Un nouvel écart de référentiel est à prévoir pour les obligations américaines indexées sur l’inflation
Le marché britannique des obligations indexées sur l’inflation est depuis longtemps caractérisé par un « écart de référentiel » bien connu, les obligations étant indexées sur le RPI (indice des prix de détail) alors que l’objectif d’inflation de la Banque d’Angleterre repose sur le CPI (indice des prix à la consommation). Cet écart correspond à la différence entre ces deux indices de prix et, sur le long terme, il est évalué à environ 1 %. Ainsi, à long terme et compte tenu des réserves d’usage, le RPI devrait être supérieur au CPI d’environ 1 %. Les raisons de cet écart tiennent fondamentalement au fait qu’il s’agit de deux paniers distincts de biens et de services qui sont calculés différemment. Il convient cependant de signaler qu’étant donné le pourcentage beaucoup plus élevé de coûts liés au logement dans le RPI (prix et paiements d’intérêts hypothécaires), un écart encore plus prononcé est prévisible si les prix des logements continuent de s’apprécier et/ou si les taux d’intérêt devaient effectivement être relevés un jour.
Il existe un risque similaire de développement d’un écart aux États-Unis. Ce dernier résulte d’un facteur identique à celui rencontré sur le marché britannique : les TIPS (emprunts d’État américains protégés contre l’inflation) sont indexés sur le CPI (qui sert d’indice de rémunération de l’inflation) alors que les décideurs de la politique monétaire ont un objectif d’inflation de 2 % non pas pour le CPI, mais pour le PCE (indice des dépenses de consommation personnelle). À nouveau, il s’agit de paniers distincts qui font l’objet de pondérations et de calculs différents, et fournissent donc rarement le même chiffre pour l’inflation. Historiquement, l’écart a représenté environ 0,25 %. Il convient de garder à l’esprit que le PCE mesure les dépenses de consommation personnelle, alors que le CPI vise à évaluer les dépenses à la charge des ménages.
Les coûts de logement et les coûts des soins médicaux devraient entraîner d’ici peu un accroissement de l’écart entre le CPI et le PCE supérieur à l’écart actuel de 0,1 %. Cela tient en partie à l’effet de la formule, mais aussi aux différences de pondération au sein des deux indices.
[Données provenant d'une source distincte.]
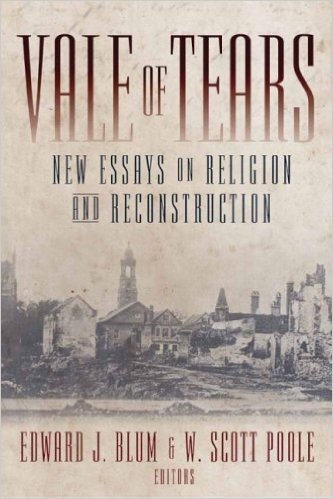 Vale of Tears: New Essays on Religion and Reconstruction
Le logement représente 42 % du CPI et 27 % du PCE. Ainsi, lorsque le marché du logement est soutenu et les logements vacants sont peu nombreux, on peut s’attendre à ce que le CPI augmente à un rythme plus rapide que le PCE. Les coûts des soins médicaux (6 % du CPI et 22 % du PCE) vont également accroître l’écart, mais de façon différente. L’inflation des prix des soins médicaux du PCE devrait être extrêmement limitée durant les 10 prochaines années au moins, car ces prix sont fixés par les pouvoirs publics s’agissant des coûts des régimes Medicare et Medicaid. Les coûts des soins médicaux du CPI ne sont pas administrés par l’État et ne seront donc pas maintenus à des niveaux aussi bas.
Le graphique montre à quel point l’écart pourrait devenir important au niveau des prix sous-jacents, pour lesquels un écart de 0,8 %, voire davantage, est envisageable. Mais, en tant qu’investisseurs obligataires, ce sont les chiffres de l’inflation globale qui nous intéressent le plus, car ils définissent la rémunération de l’inflation pour les TIPS et l’objectif d’inflation que la Réserve fédérale américaine (Fed) s’efforce d’atteindre. Morgan Stanley estime que l’écart global pourrait s’établir à 0,5 % compte tenu des différences de coûts dans les secteurs du logement et des soins médicaux. Ainsi, si comme nous vous pensez que la Fed a réellement la volonté d’atteindre son objectif d’inflation, alors si le PCE est de 2 %, le CPI pourrait s’établir à 2,5 %. En tant que détenteur de TIPS, ce supplément de rémunération de l’inflation de 25 % est salutaire.
Le marché de l’emploi semble actuellement plus étroit aux États-Unis qu’au Royaume-Uni ou en Europe, avec moins de capacités inemployées et une plus grande probabilité de croissance des salaires cette année. C’est une raison pour laquelle un investisseur pourrait préférer les TIPS aux Gilts ou obligations européennes indexés. Autre raison de privilégier les TIPS : les effets de base des prix du pétrole ont été plus marqués à la baisse aux États-Unis qu’au Royaume-Uni et en Europe, ces effets seront donc plus positifs si les prix du pétrole se stabilisent ou augmentent. Une troisième raison s’ajoute à ces deux facteurs : pour que la Fed atteigne son objectif d’inflation de 2 %, il faudra que le CPI soit nettement plus élevé.